No embalo de promessas mirabolantes para conquistar ganho de energia ou benefícios estéticos sem esforço, muita gente tem abusado dos suplementos nutricionais, sem levar em conta os seus riscos ao organismo
O prêmio é tentador: qualidade de vida, longevidade, corpo desenhado, metabolismo perfeito. Para conquistar esse pacote mágico, vale tudo: malhar horas, botar silicone, seguir dietas mirabolantes, fazer plástica... e tomar suplementos. É claro que, corretamente administrados, vitaminas, minerais e outros nutrientes são importantes para a saúde, mas não substituem uma dieta equilibrada. "Hoje, tais suplementos não são consumidos apenas por atletas profissionais, mas também por indivíduos que praticam exercícios com regularidade ou que simplesmente vêem nessas substâncias um jeito fácil e milagroso de manter a forma", observa Camila Prospero, nutricionista e especialista em fisiologia do exercício (SP). "O uso, no entanto, deve ser prescrito por um profissional qualificado, caso contrário pode afetar a saúde". Cyro Masci, médico ortomolecular (SP), concorda: "Essas substâncias complementam a dieta, mas nenhuma pílula pode substituir hábitos saudáveis, como pensamento positivo, atividade física regular ou cardápio equilibrado". Outro problema, segundo o médico, é que os suplementos não levam em conta as necessidades individuais. "Muita gente consome as drágeas como quem toma água, sem nenhum critério, imaginando que eles fazem tão bem quanto os alimentos que são sua fonte - não funciona assim", alerta Masci. Para entender melhor as vantagens e os riscos dos principais suplementos, conversamos com vários especialistas no tema. Acompanhe nossas descobertas:
Os tops em vitaminas e minerais
Ferro (iron ou ferrous, em inglês):
Deve ser administrado em determinados tipos de anemia, o que só pode ser comprovado por exame clínico e laboratorial. "O ferro é um potente oxidante e provoca a formação de radicais livres, que aumentam o desgaste das células e promovem o envelhecimento. Exatamente o inverso do efeito procurado", adverte Hugo Yamashiro, médico ortomolecular especializado em nutrologia (SP).
Vitamina A: "Enquanto o betacaroteno, seu precursor, não oferece risco, mesmo em doses elevadas, a vitamina A, usada sem controle e por longos períodos, pode provocar intoxicação", avisa Cyro Masci.

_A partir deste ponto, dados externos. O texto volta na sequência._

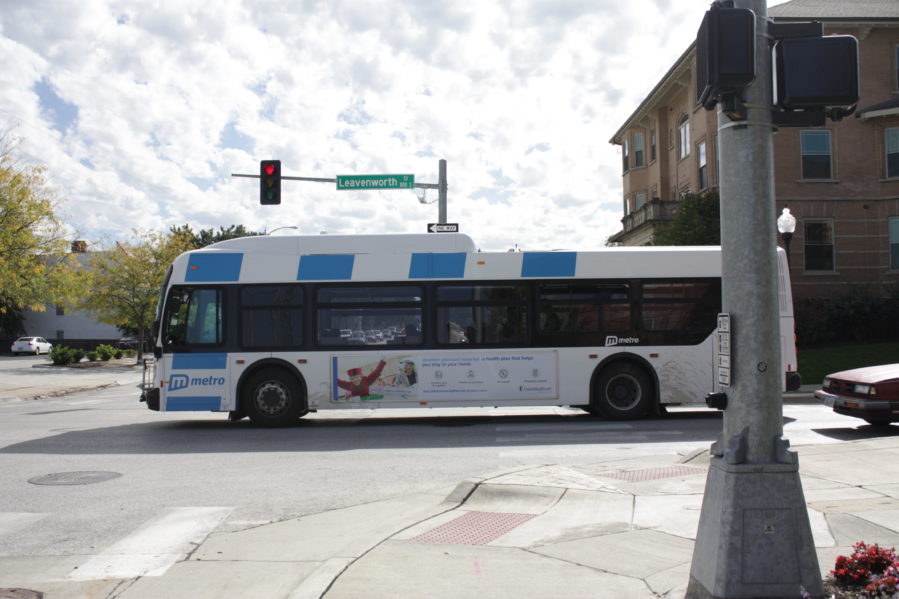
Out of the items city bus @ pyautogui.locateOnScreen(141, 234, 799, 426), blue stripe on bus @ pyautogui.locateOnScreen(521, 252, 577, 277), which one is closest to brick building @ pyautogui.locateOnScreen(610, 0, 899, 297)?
city bus @ pyautogui.locateOnScreen(141, 234, 799, 426)

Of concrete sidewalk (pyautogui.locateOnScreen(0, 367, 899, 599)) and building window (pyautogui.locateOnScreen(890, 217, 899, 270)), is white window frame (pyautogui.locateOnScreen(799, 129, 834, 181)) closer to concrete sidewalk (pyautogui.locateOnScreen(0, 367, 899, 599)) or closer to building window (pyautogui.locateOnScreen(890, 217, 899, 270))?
building window (pyautogui.locateOnScreen(890, 217, 899, 270))

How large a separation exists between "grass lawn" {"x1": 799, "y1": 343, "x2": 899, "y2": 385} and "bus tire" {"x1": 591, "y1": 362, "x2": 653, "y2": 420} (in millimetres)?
10123

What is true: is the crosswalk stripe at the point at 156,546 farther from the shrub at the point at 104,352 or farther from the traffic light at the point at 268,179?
the shrub at the point at 104,352

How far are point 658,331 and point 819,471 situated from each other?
5.74 m

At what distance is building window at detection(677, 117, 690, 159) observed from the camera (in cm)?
3484

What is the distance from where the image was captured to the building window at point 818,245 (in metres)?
30.8

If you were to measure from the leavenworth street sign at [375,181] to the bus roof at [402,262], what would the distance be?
874 cm

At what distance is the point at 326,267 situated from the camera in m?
14.3

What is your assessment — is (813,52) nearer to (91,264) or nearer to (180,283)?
(180,283)

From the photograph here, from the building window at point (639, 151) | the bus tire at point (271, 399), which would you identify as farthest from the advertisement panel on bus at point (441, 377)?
the building window at point (639, 151)

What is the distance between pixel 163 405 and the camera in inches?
552

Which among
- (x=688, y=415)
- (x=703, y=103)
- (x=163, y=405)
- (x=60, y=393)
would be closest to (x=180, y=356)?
(x=163, y=405)

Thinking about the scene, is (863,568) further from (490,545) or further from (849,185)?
(849,185)

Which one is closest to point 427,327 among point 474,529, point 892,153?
point 474,529
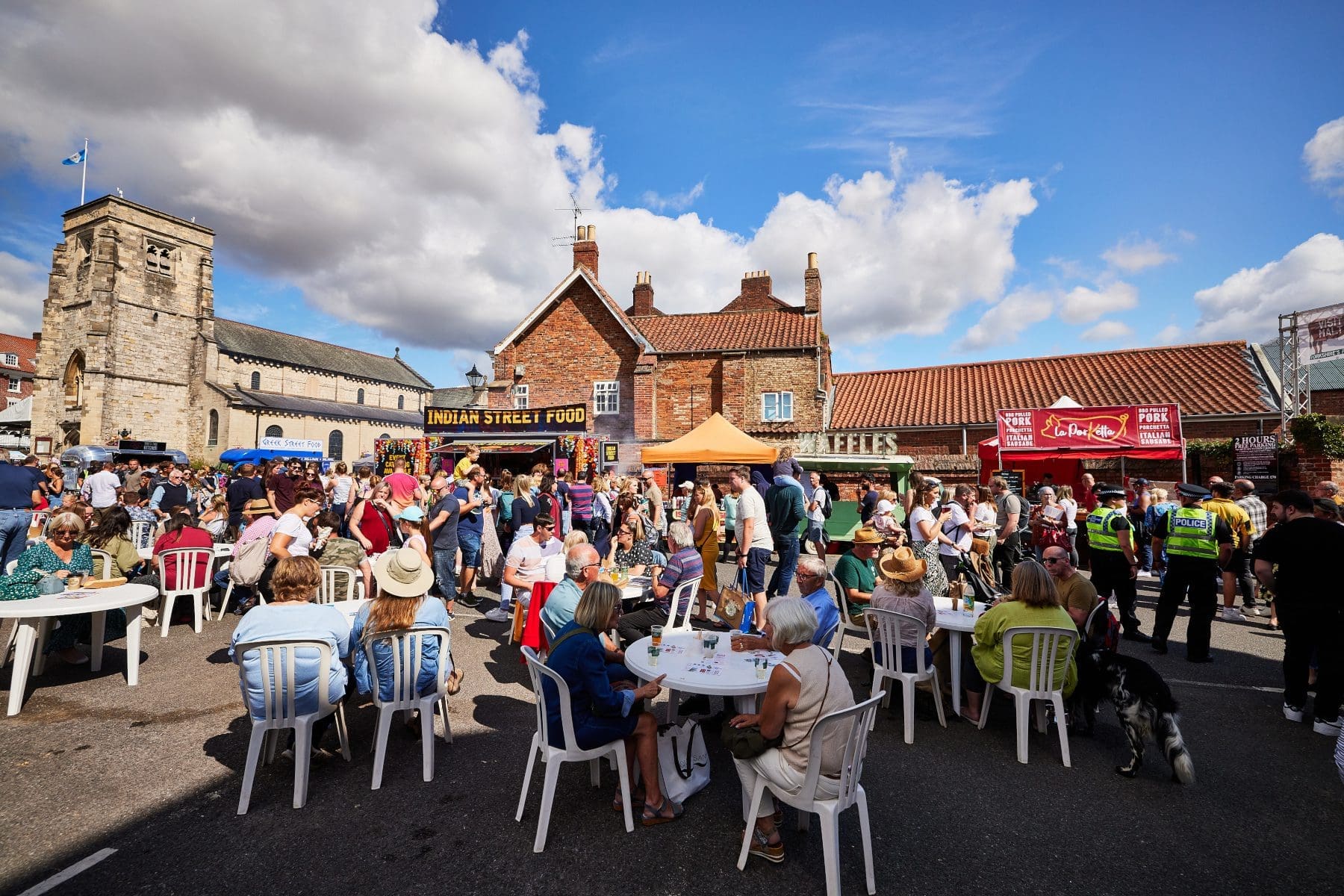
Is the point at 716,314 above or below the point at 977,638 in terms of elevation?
above

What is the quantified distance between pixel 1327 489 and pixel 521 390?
20358 millimetres

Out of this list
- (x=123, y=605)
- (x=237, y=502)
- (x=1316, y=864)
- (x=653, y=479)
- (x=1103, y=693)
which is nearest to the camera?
(x=1316, y=864)

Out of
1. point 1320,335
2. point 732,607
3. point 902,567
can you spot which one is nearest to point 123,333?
point 732,607

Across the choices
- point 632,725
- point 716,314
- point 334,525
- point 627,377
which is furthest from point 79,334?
point 632,725

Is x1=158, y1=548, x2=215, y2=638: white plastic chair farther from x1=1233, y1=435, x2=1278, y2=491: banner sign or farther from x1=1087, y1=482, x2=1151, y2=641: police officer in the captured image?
x1=1233, y1=435, x2=1278, y2=491: banner sign

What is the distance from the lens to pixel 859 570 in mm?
5672

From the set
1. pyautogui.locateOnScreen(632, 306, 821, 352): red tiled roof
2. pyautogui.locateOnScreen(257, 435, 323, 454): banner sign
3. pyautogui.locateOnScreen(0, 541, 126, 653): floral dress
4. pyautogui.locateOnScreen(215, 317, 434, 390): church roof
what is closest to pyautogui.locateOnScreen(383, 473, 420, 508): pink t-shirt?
pyautogui.locateOnScreen(0, 541, 126, 653): floral dress

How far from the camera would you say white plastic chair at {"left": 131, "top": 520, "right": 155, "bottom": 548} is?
28.7 ft

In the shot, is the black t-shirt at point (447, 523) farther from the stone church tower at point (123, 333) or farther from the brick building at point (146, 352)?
the brick building at point (146, 352)

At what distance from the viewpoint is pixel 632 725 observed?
3.31m

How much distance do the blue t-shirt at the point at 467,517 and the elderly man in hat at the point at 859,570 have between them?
491 centimetres

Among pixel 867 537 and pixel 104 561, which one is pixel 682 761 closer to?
pixel 867 537

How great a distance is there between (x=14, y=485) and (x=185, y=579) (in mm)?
2360

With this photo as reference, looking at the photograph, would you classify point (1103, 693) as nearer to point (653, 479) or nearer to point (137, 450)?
point (653, 479)
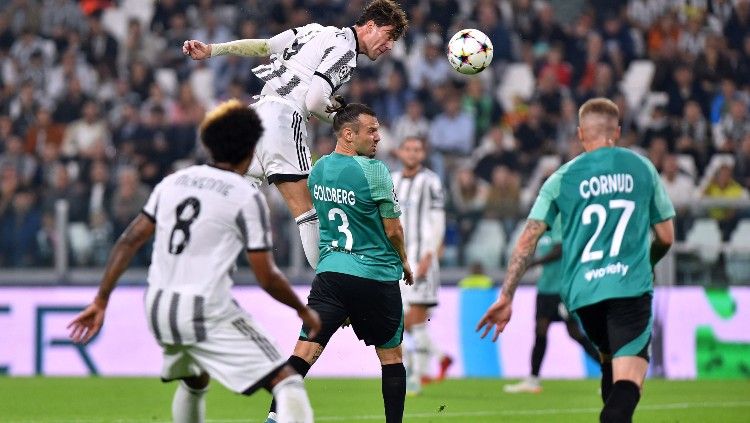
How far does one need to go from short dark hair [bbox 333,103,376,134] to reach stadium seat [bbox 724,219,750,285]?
27.0 feet

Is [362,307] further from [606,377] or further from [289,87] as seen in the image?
[289,87]

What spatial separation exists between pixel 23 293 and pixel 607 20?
9602 millimetres

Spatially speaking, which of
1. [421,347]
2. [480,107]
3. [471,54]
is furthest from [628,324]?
[480,107]

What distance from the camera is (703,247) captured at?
15797 millimetres

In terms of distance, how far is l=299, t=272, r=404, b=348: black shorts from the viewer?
8.48 meters

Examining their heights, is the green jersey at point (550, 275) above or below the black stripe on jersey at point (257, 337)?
below

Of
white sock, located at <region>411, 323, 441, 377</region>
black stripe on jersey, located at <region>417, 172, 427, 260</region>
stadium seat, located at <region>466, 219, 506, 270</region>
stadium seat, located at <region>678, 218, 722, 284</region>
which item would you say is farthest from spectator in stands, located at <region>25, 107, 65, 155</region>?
stadium seat, located at <region>678, 218, 722, 284</region>

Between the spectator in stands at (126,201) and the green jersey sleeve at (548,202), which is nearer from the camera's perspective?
the green jersey sleeve at (548,202)

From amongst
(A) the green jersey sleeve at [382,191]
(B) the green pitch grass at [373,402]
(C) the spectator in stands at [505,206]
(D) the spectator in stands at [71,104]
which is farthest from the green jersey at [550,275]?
(D) the spectator in stands at [71,104]

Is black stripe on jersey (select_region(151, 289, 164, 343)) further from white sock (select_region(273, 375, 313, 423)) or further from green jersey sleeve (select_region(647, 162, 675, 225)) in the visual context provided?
green jersey sleeve (select_region(647, 162, 675, 225))

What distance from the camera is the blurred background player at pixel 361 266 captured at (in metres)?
8.47

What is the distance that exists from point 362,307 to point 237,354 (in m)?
2.23

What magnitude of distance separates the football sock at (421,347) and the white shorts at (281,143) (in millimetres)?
5232

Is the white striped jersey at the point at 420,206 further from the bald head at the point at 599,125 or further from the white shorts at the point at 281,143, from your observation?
the bald head at the point at 599,125
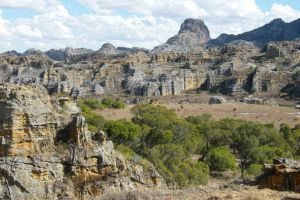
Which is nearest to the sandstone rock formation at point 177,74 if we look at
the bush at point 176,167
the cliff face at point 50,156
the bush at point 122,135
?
the bush at point 122,135

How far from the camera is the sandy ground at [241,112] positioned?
178ft

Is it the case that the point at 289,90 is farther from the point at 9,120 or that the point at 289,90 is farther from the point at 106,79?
the point at 9,120

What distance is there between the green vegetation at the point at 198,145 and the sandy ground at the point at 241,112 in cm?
1175

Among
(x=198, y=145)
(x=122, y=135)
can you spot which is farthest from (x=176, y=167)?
(x=198, y=145)

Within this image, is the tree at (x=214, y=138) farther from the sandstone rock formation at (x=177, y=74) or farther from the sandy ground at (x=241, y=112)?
the sandstone rock formation at (x=177, y=74)

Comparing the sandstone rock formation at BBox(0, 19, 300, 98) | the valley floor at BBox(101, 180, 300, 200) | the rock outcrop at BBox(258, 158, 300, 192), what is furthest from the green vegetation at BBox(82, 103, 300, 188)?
the sandstone rock formation at BBox(0, 19, 300, 98)

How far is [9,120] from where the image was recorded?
49.3 feet

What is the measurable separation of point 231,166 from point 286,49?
8389 centimetres

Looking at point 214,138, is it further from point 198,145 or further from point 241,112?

Vitamina C: parece ser realmente benéfica no aumento da resistência orgânica, mas deve ser ingerida com cuidado por quem tem cálculo renal e gota. Ela também interfere no resultado de alguns exames laboratoriais.
Mix de vitaminas e minerais: "Pode haver interação de substâncias e ingeri-los sem controle inclui o risco de sérias conseqüências, já que nem todas as fórmulas levam em conta tal atividade", observa Cyro Masci. "Cálcio em excesso, por exemplo, diminui a absorção de zinco e magnésio, enquanto zinco tomado isoladamente pode provocar deficiência de cobre. Já para que os bioflavonóides possam atuar apropriadamente, devem ser ingeridos junto com vitamina C", alerta.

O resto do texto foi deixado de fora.